Article VIII Content Ownership

Content includes but is not limited to the following: text, audio, video, pictures, multi-media (hereinafter “Content”). The Council will retain the copyright to any Content created by any of the members of the Board in the course of their duties within those positions. Any members in good standing contributing Content to any publication or website must consent in writing, including by electronic means such as e-mail or Facebook messages, for their content to be included and become property of The Goldfish Council. All members, including the Board, are bound to honor these bylaws under their membership and therefore will be bound to these provisions. If Content is generated by a member who has their membership lapse for any reason, any Content generated and passed into TGC ownership during the time of an individual’s membership in good standing shall remain TGC property. A more formal written and signed contract will be required for all outside individuals, groups, entities to contribute Content to TGC publications and websites and the intellectual property rights that will be prescribed thereunder. All Content regardless of origin will be clearly credited to their creators and/or authors by name, except for where the creator and/or author has expressly wished to remain anonymous. Any contributions of Content belonging to TGC shall accrue to the sole benefit of The Council and not to the original creator.

For express clarity any Content related to the Judging Standards and Exhibition Guidelines (hereinafter “TGC Standards and Guidelines”) will be the sole property and copyright of The Goldfish Council. Use of the Standards and Guidelines by outside groups to host their own similar events must seek approval by The Council’s Board at least three (3) months prior to the event in question. The Council reserves the right to the following a) deny rights to outside groups to use TGC Standards and Guidelines for any reason; and b) charge a prescribed fee, as agreed upon by majority vote within the Board and scaled to the size of the event and outside organization, for the rights to use TGC Standards and Guidelines. However, any use in an event by an outside entity once approved by the TGC Board must still clearly state the TGC Standards and Guidelines are the sole property of The Goldfish Council and that The Council absolves itself in all liability to their use.

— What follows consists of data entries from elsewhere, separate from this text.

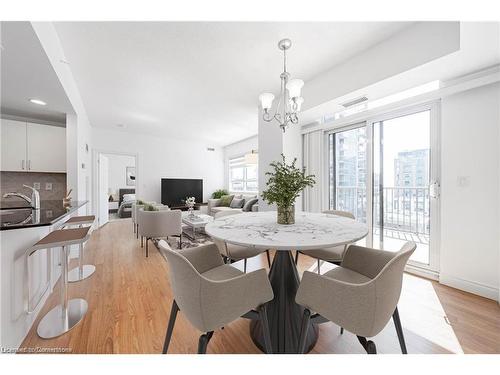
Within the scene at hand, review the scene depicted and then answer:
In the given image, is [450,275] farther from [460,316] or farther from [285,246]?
[285,246]

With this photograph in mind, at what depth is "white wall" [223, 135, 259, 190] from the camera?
6160 mm

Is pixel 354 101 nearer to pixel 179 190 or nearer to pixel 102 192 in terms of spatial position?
pixel 179 190

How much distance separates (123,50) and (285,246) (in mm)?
2661

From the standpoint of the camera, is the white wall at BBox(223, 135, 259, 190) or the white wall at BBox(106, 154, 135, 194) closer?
the white wall at BBox(223, 135, 259, 190)

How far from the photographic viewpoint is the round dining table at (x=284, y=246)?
108 centimetres

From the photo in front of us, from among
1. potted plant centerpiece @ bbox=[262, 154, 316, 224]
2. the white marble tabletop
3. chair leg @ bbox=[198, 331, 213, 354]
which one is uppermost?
potted plant centerpiece @ bbox=[262, 154, 316, 224]

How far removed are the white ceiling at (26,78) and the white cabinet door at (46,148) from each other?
0.21 meters

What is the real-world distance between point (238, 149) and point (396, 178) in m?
4.87

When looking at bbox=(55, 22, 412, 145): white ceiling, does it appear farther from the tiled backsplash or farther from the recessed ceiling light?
the tiled backsplash

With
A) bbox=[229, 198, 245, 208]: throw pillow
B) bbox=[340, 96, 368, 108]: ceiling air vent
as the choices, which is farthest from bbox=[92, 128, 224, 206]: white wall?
bbox=[340, 96, 368, 108]: ceiling air vent

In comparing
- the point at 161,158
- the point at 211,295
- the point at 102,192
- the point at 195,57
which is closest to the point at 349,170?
the point at 195,57

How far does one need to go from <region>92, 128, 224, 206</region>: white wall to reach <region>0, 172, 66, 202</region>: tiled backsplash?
200cm

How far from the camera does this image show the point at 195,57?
2346 millimetres
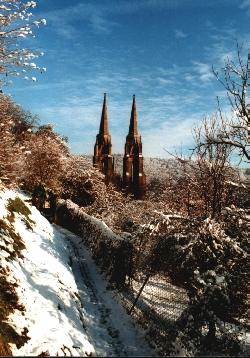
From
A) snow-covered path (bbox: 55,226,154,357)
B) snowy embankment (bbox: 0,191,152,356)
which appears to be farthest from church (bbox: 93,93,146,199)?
snowy embankment (bbox: 0,191,152,356)

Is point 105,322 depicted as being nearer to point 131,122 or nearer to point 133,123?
point 133,123

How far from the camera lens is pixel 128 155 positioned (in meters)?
85.3

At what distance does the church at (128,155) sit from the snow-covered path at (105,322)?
63.8m

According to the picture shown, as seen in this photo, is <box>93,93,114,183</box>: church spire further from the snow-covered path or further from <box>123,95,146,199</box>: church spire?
the snow-covered path

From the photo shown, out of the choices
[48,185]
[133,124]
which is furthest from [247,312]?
[133,124]

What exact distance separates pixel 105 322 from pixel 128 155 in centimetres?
7405

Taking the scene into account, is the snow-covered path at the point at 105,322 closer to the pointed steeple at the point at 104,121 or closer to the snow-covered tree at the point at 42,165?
the snow-covered tree at the point at 42,165

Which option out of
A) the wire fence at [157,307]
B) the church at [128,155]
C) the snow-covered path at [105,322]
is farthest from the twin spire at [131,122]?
the wire fence at [157,307]

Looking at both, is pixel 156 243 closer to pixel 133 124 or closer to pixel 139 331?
pixel 139 331

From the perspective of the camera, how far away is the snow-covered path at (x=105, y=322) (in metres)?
9.88

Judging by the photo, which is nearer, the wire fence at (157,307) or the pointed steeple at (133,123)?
the wire fence at (157,307)

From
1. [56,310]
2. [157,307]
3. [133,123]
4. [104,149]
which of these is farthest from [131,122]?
[56,310]

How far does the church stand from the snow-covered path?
6376cm

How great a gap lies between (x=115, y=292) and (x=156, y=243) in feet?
12.8
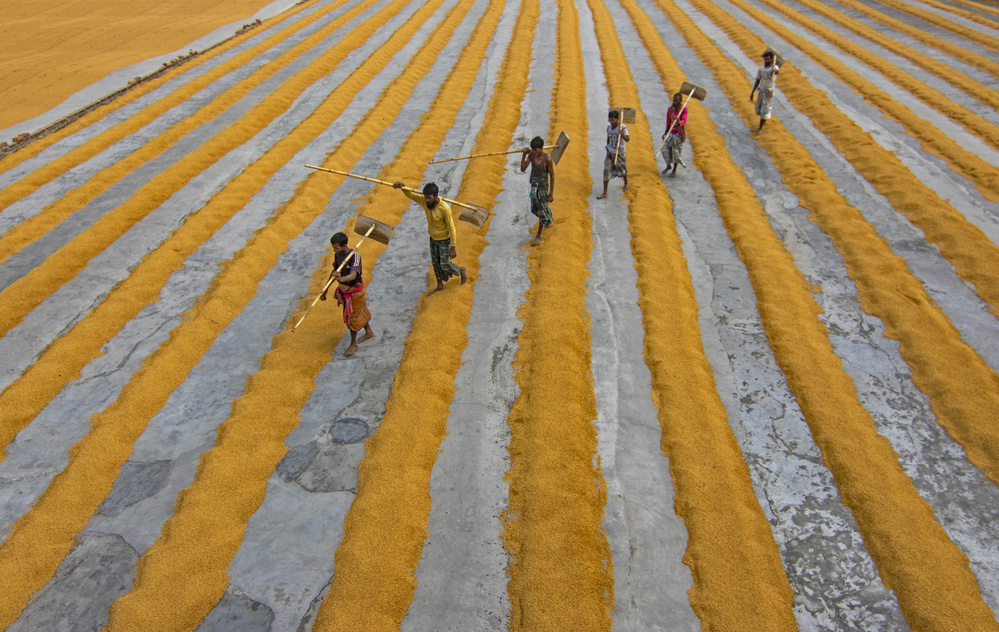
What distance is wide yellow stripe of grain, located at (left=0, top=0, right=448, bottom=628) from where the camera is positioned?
171 inches

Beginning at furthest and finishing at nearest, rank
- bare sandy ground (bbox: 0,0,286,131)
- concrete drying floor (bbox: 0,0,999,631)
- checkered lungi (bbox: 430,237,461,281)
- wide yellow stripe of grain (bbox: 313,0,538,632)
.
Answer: bare sandy ground (bbox: 0,0,286,131)
checkered lungi (bbox: 430,237,461,281)
concrete drying floor (bbox: 0,0,999,631)
wide yellow stripe of grain (bbox: 313,0,538,632)

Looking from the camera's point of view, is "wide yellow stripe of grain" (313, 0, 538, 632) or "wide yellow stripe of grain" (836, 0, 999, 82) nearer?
"wide yellow stripe of grain" (313, 0, 538, 632)

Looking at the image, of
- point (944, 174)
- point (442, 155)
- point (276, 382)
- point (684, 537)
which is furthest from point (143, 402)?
point (944, 174)

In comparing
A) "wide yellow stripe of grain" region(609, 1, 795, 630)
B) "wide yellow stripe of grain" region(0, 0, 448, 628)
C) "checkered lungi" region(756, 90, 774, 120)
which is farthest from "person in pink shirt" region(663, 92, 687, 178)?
"wide yellow stripe of grain" region(0, 0, 448, 628)

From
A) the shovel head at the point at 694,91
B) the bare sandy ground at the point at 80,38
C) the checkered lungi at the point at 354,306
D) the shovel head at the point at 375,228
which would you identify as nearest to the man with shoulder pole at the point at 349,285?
the checkered lungi at the point at 354,306

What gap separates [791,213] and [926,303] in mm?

The Goldfish Council name and all materials with The Goldfish Council designation are property of The Council. The use of The Goldfish Council logo(s) and/or materials by an outside entity must be approved by The Board during a monthly meeting before use.

Article IX – Amendment

Section 1. These Bylaws may be amended as follows:

  1. A majority of the Board may adopt a resolution specifying the nature of any intended amendment, repeal or new provision, and upon such adoption the same shall be submitted to the membership for action thereupon by written ballot two months after the notification of the membership.
  2. One-tenth of the entire membership of the Society may sign and file in writing or electronically on electronic Council vehicles to the Secretary, proposed amendments, repeals or new provisions to these Bylaws. Thereupon the Board shall cause to be submitted to the membership the same for action via written ballot two months after the notification of the membership.

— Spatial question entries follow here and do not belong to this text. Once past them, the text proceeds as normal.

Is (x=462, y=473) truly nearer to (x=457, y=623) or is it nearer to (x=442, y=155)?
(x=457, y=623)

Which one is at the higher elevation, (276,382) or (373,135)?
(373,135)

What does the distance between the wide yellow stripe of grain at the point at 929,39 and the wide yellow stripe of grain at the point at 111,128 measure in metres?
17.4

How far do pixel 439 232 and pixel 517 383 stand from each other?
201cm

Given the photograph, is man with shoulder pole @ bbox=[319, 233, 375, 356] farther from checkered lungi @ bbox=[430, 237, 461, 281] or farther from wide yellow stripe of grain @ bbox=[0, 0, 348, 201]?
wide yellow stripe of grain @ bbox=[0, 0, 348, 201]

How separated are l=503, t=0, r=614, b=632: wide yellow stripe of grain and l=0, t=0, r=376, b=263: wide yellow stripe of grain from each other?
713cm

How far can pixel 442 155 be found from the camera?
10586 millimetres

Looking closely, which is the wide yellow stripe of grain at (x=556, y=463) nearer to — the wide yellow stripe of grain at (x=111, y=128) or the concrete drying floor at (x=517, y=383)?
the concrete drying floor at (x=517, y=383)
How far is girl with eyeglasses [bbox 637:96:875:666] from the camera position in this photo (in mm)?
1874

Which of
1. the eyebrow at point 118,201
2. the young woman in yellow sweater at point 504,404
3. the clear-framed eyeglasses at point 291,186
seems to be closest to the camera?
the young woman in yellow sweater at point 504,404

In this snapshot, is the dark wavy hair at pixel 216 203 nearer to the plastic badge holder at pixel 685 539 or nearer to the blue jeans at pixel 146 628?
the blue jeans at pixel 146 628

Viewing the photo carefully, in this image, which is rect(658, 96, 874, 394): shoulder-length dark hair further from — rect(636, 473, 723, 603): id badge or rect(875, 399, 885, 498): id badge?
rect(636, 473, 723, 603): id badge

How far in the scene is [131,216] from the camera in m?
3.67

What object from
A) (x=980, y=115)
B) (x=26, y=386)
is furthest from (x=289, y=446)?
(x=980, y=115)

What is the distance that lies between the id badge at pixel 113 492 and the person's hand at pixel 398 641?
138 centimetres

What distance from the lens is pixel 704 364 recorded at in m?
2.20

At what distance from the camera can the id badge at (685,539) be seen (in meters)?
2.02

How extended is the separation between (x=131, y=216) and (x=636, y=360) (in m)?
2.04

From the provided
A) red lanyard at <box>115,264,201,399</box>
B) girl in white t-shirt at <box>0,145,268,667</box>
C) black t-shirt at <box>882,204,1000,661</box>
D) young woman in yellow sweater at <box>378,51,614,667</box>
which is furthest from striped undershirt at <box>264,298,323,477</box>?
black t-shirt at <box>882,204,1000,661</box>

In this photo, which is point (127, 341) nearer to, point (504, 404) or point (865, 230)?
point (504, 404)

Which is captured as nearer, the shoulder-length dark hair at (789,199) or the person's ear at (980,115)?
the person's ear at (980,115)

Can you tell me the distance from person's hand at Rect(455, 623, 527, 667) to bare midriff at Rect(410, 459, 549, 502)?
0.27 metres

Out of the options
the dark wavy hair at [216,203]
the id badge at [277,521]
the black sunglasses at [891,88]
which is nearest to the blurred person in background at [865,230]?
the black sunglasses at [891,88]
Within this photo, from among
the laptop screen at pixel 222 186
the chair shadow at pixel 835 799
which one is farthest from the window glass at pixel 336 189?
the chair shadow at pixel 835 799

Section 2. Such proposed amendments, repeals or new provisions shall become part of these Bylaws upon favorable majority vote of the membership voting.

Article X Dissolution

In the event The Goldfish Council closes or changes its” path under the rules of the 501(c)3. The board will announce the closing of the organization. Remaining funds will be donated to another goldfish related 501(c)3 or the monies will be given to the state of Ohio or the Internal Revenue Service before the end of the business year.